__REQUIRED WORK__. Reproduce the records below, swapping each occurrence of "recessed ceiling light" for "ceiling spotlight" and changing nothing else.

________________________

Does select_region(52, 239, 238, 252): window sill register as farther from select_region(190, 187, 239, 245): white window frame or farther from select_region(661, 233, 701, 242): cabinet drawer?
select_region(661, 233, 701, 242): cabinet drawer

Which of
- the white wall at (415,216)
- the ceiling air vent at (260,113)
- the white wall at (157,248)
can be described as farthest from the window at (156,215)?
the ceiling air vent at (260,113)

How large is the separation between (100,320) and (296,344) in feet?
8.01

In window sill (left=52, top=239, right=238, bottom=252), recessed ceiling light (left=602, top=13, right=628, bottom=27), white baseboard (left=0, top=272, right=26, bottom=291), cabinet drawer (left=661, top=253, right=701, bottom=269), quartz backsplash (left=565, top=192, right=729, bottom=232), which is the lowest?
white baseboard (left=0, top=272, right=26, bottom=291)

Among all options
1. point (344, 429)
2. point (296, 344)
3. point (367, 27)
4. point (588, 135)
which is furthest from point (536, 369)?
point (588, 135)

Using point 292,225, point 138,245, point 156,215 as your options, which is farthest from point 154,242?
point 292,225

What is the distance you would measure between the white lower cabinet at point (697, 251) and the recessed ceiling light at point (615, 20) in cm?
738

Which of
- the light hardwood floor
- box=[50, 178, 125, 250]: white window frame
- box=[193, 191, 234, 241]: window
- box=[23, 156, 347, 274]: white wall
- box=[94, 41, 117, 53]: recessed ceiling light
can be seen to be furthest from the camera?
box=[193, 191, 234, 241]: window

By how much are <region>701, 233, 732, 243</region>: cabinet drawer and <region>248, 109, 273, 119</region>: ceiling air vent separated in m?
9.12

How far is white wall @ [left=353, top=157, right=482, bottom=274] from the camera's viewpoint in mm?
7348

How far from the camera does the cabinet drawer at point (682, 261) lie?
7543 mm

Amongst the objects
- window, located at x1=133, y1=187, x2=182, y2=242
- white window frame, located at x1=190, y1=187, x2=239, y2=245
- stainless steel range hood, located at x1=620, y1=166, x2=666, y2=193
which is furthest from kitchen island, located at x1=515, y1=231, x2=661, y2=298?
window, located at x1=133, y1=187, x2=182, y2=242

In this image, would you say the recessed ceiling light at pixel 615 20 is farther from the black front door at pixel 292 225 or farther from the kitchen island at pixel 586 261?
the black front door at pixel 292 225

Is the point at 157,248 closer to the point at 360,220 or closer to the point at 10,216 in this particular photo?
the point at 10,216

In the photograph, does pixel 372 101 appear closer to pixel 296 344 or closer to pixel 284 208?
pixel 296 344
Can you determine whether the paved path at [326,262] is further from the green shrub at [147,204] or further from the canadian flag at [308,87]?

________________________

__COMPLETE ANSWER__.
Does select_region(52, 239, 238, 252): window sill register as farther from select_region(190, 187, 239, 245): white window frame or farther from select_region(661, 233, 701, 242): cabinet drawer?
select_region(661, 233, 701, 242): cabinet drawer

Which of
- the white wall at (415,216)
- the ceiling air vent at (260,113)
- the white wall at (157,248)
can be described as farthest from the window at (156,215)?
the ceiling air vent at (260,113)

How large is the separation between (100,320) and (296,344) in feet?
8.01

In window sill (left=52, top=239, right=238, bottom=252), ceiling spotlight (left=602, top=13, right=628, bottom=27), white baseboard (left=0, top=272, right=26, bottom=291), cabinet drawer (left=661, top=253, right=701, bottom=269), quartz backsplash (left=565, top=192, right=729, bottom=232), which is the lowest?
white baseboard (left=0, top=272, right=26, bottom=291)

Among all options
1. point (344, 429)
2. point (296, 344)
3. point (367, 27)
4. point (588, 135)
which is furthest from point (536, 369)?
point (588, 135)

Using point 292,225, point 138,245, point 156,215 as your options, which is farthest from point 154,242?
point 292,225

What is the distance you would measure between the white lower cabinet at point (697, 251) and the ceiling spotlight at point (615, 20) in cm?
738

Which of
- the light hardwood floor
- box=[50, 178, 125, 250]: white window frame
- box=[193, 191, 234, 241]: window
- box=[23, 156, 347, 274]: white wall
- box=[94, 41, 117, 53]: ceiling spotlight
can be seen to be furthest from the camera?
box=[193, 191, 234, 241]: window

By how much are <region>701, 233, 732, 243</region>: cabinet drawer and <region>248, 109, 273, 119</region>: ceiling air vent separated in m?
9.12

How far is white wall @ [left=353, top=157, right=482, bottom=274] from the camera's viewpoint in mm?
7348

How far from the camera does the cabinet drawer at point (682, 261) lie?
7543 mm

Amongst the objects
- window, located at x1=133, y1=187, x2=182, y2=242
- white window frame, located at x1=190, y1=187, x2=239, y2=245
- stainless steel range hood, located at x1=620, y1=166, x2=666, y2=193
which is furthest from kitchen island, located at x1=515, y1=231, x2=661, y2=298?
window, located at x1=133, y1=187, x2=182, y2=242

In this image, would you say the ceiling spotlight at pixel 615 20 is farther from the black front door at pixel 292 225 or farther from the kitchen island at pixel 586 261?
the black front door at pixel 292 225

Is the point at 157,248 closer to the point at 360,220 or closer to the point at 10,216 in this particular photo?
the point at 10,216

In the photograph, does pixel 372 101 appear closer to pixel 296 344 or closer to pixel 284 208?
pixel 296 344
Can you determine whether the paved path at [326,262] is further from the green shrub at [147,204] or further from the canadian flag at [308,87]?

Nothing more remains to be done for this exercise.